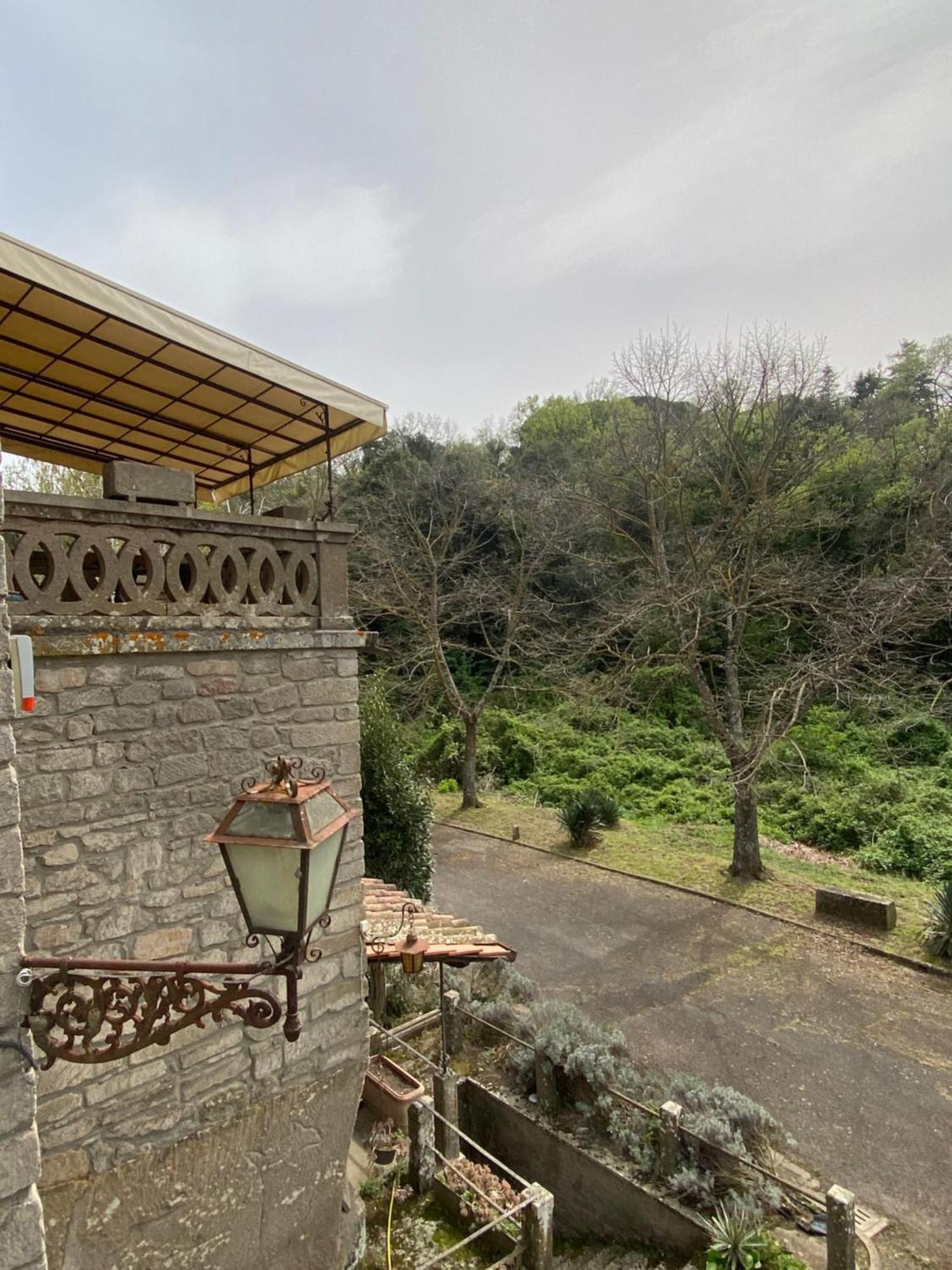 Il Castelletto Della Palanzana Villa Viterbo Exteriör bild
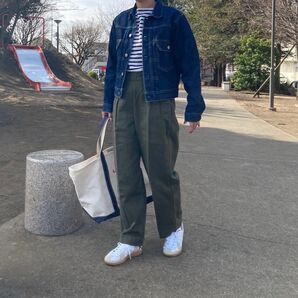 フランス軍 看護師 ナース グルカパンツ 60s ミリタリー レア ビンテージ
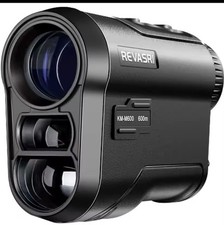 REVASRI Golf Laser Rangefinder 600 Yards Slope USB-C Rechargeable Vibration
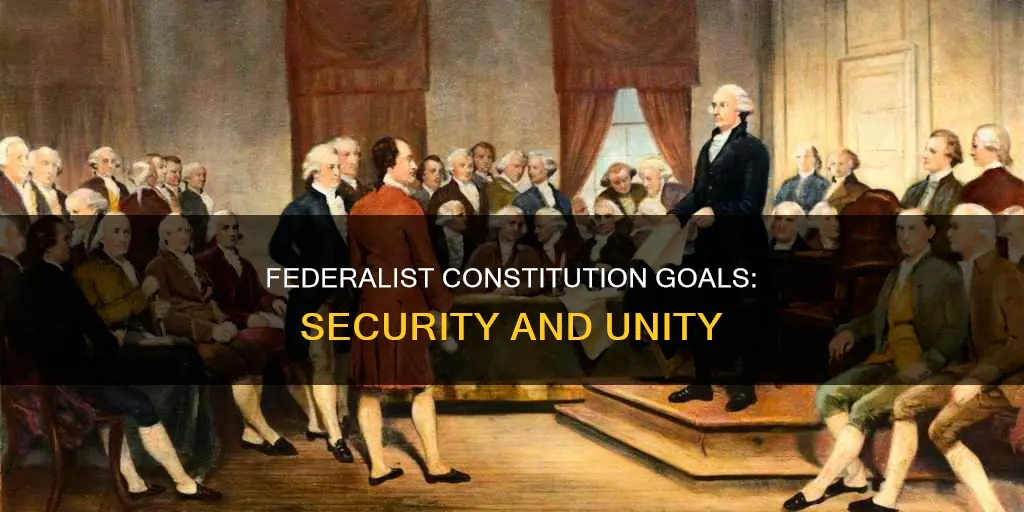 what did the federalists want from the constitution us history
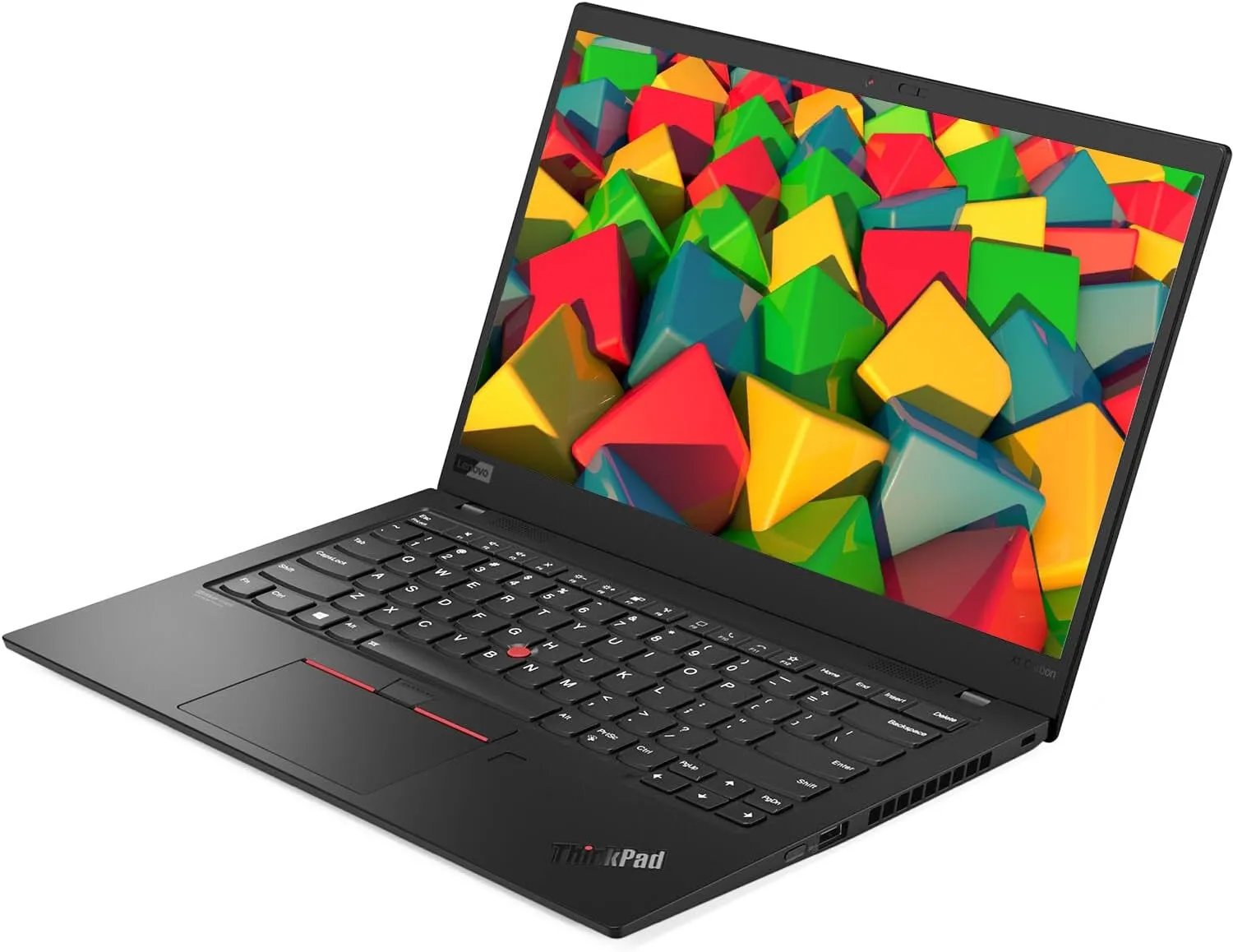 Lenovo X1 Carbon Gen 8 Intel i7 10610U 1.8Ghz, 16GB RAM, 512GB NVMe SSD, 1080p FHD, Windows 11 Pro (Renewed)
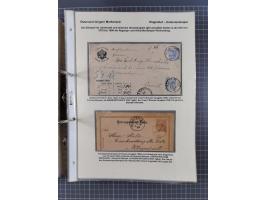 1756/1993 (ca.), reichhaltige Heimatsammlung “KLAGENFURT” mit über 650 Briefen und Karten, ab Vorphilatelie, dabei auch Posts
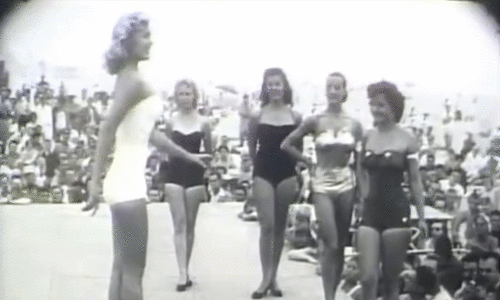 swinginglamour:  Miss Muscle Beach Beauty Pageant, Santa Monica, Los Angeles, CA,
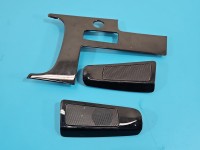 Listwa dekor deski AUDI A8 D4 4H 4H1857298, 4H1857130C Europejska, 5szt. KPL.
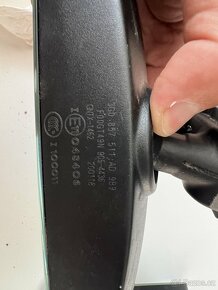 ZPĚTNÉ ZRCÁTKO VW SKODA 3G0857511AD BEZRÁMEČKOVÉ JAKO NOVÉ - 6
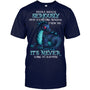 NavyTshirtPeopleShouldSeriouslyGiftForDragonLovers
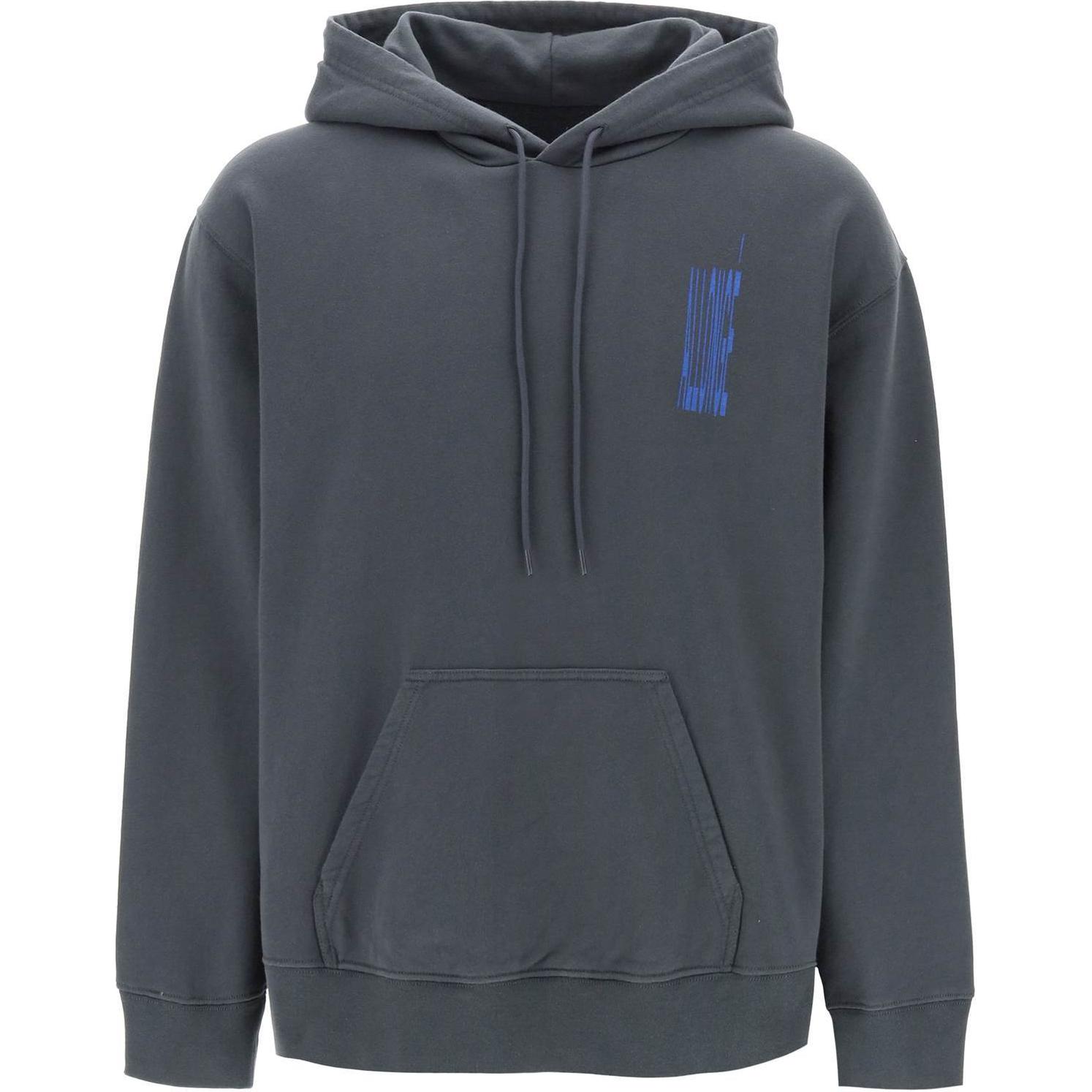 Maison Margiela Printed Pattern Comfort Long-Sleeve Sweatshirt Black () S25505S50GU0202900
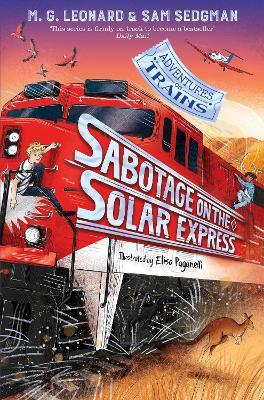 Sabotage on the Solar Express - Readers Warehouse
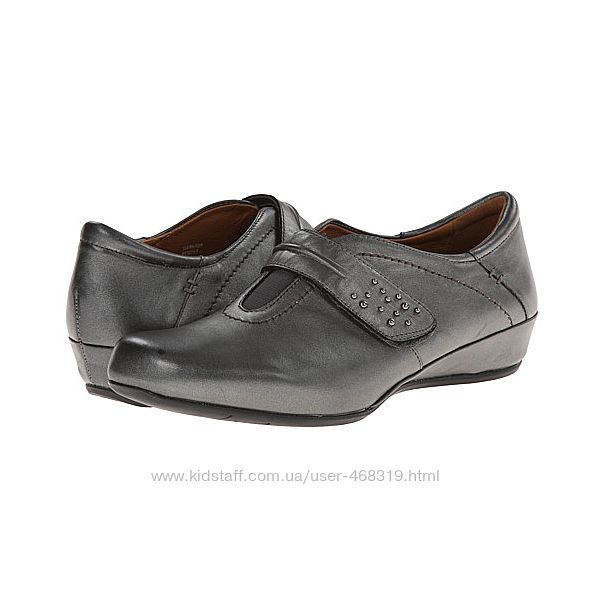 Кожаные туфли р.40, бренд Earthies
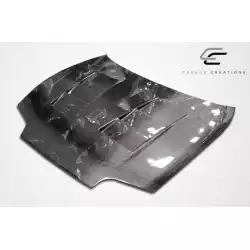 1993-1998 Toyota Supra TS-1 Hood - 1 Piece image - 6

-=-=-

= Task statement =
Using the records above, output an exact copy without any pictures.

= Finished task =
 Il Castelletto Della Palanzana Villa Viterbo Exteriör bild
 フランス軍 看護師 ナース グルカパンツ 60s ミリタリー レア ビンテージ
 REVASRI Golf Laser Rangefinder 600 Yards Slope USB-C Rechargeable Vibration
 what did the federalists want from the constitution us history
 Lenovo X1 Carbon Gen 8 Intel i7 10610U 1.8Ghz, 16GB RAM, 512GB NVMe SSD, 1080p FHD, Windows 11 Pro (Renewed)
 1756/1993 (ca.), reichhaltige Heimatsammlung “KLAGENFURT” mit über 650 Briefen und Karten, ab Vorphilatelie, dabei auch Posts
 swinginglamour:  Miss Muscle Beach Beauty Pageant, Santa Monica, Los Angeles, CA,
 Listwa dekor deski AUDI A8 D4 4H 4H1857298, 4H1857130C Europejska, 5szt. KPL.
 ZPĚTNÉ ZRCÁTKO VW SKODA 3G0857511AD BEZRÁMEČKOVÉ JAKO NOVÉ - 6
 NavyTshirtPeopleShouldSeriouslyGiftForDragonLovers
 Maison Margiela Printed Pattern Comfort Long-Sleeve Sweatshirt Black () S25505S50GU0202900
 Sabotage on the Solar Express - Readers Warehouse
 Кожаные туфли р.40, бренд Earthies
 1993-1998 Toyota Supra TS-1 Hood - 1 Piece image - 6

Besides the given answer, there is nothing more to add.